▶ PROMPT:
Beginning with the opening line of the entries, return every line through the one containing "Vidyasagar College logo.jpg", both included, and nothing else. Omit pictures.

Start of Block

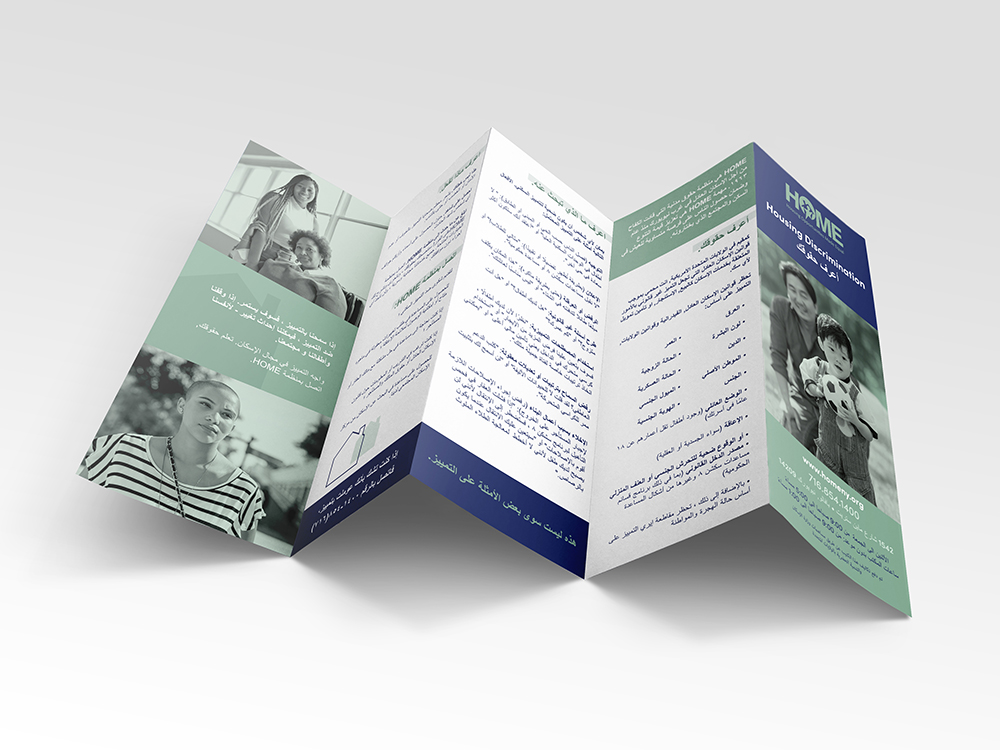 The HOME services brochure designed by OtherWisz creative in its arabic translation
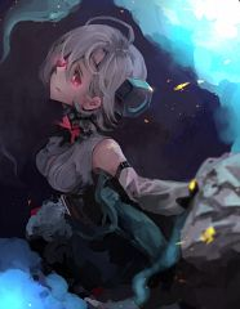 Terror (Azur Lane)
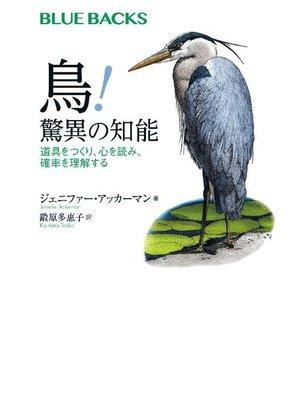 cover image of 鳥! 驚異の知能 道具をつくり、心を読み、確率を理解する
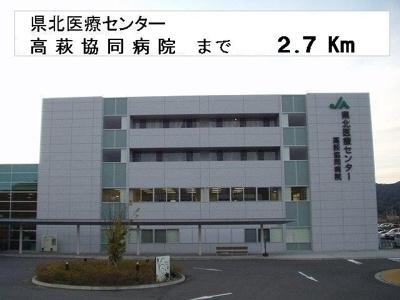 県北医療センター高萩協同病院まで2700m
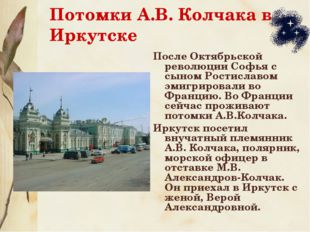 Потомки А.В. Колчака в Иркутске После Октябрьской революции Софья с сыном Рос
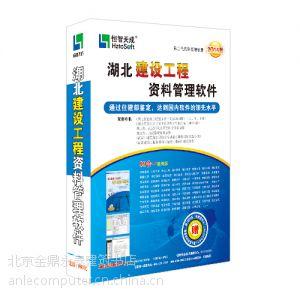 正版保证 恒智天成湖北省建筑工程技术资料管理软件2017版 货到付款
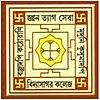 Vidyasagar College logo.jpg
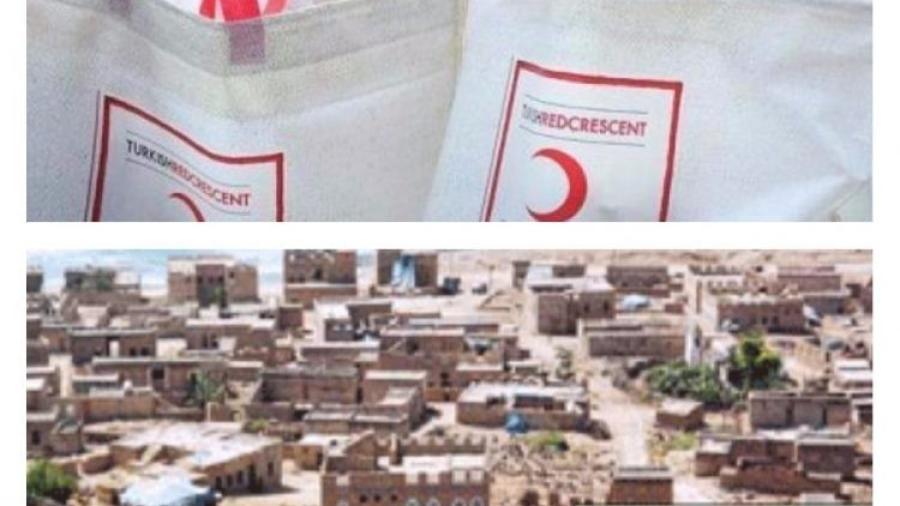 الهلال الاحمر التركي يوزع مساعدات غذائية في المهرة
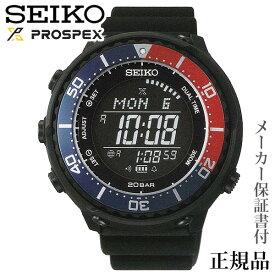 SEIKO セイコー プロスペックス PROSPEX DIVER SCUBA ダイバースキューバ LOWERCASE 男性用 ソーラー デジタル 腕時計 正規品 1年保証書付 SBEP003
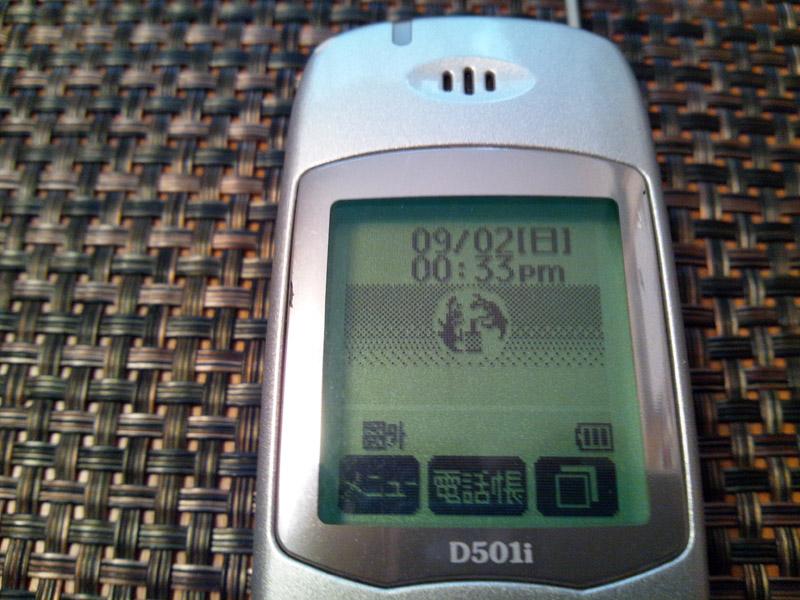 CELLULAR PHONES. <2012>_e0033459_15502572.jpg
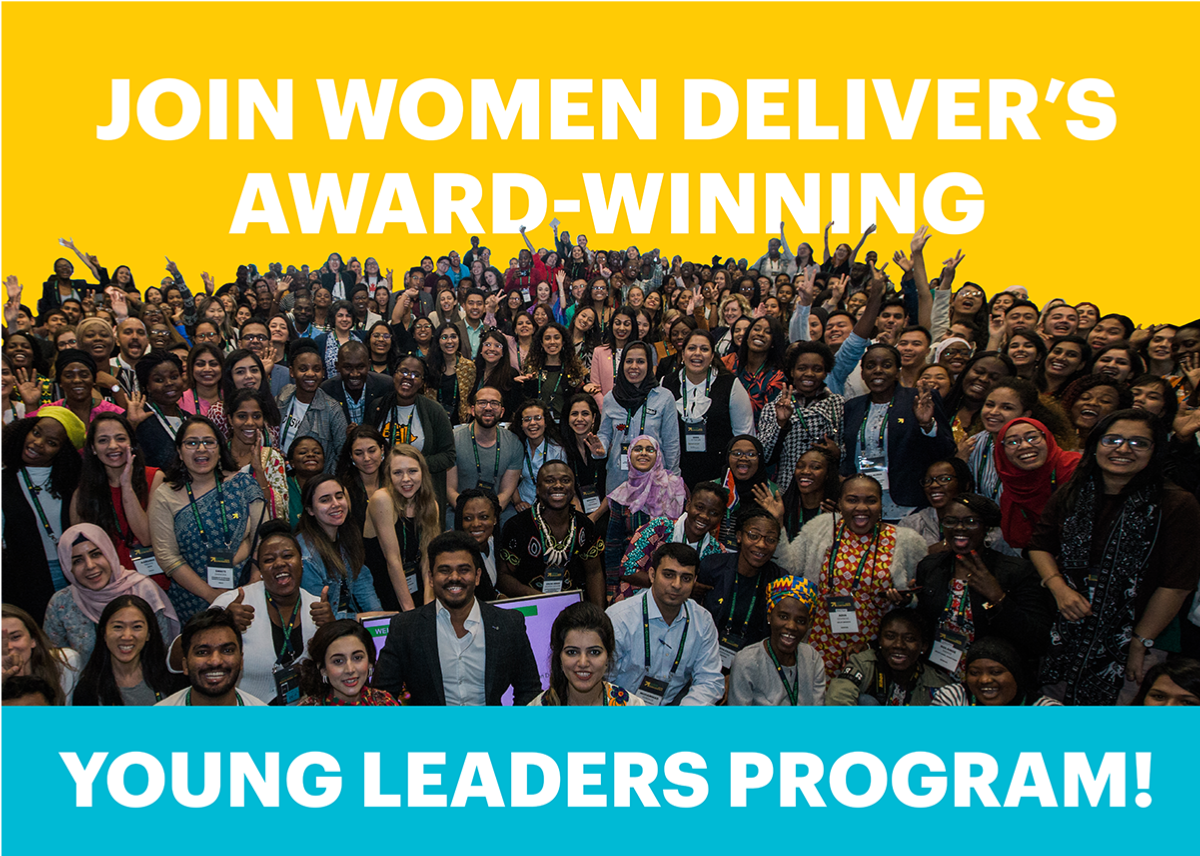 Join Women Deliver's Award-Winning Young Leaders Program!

End of Block

▶ EXERCISE ANSWER:
 The HOME services brochure designed by OtherWisz creative in its arabic translation
 Terror (Azur Lane)
 cover image of 鳥! 驚異の知能 道具をつくり、心を読み、確率を理解する
 県北医療センター高萩協同病院まで2700m
 Потомки А.В. Колчака в Иркутске После Октябрьской революции Софья с сыном Рос
 正版保证 恒智天成湖北省建筑工程技术资料管理软件2017版 货到付款
 Vidyasagar College logo.jpg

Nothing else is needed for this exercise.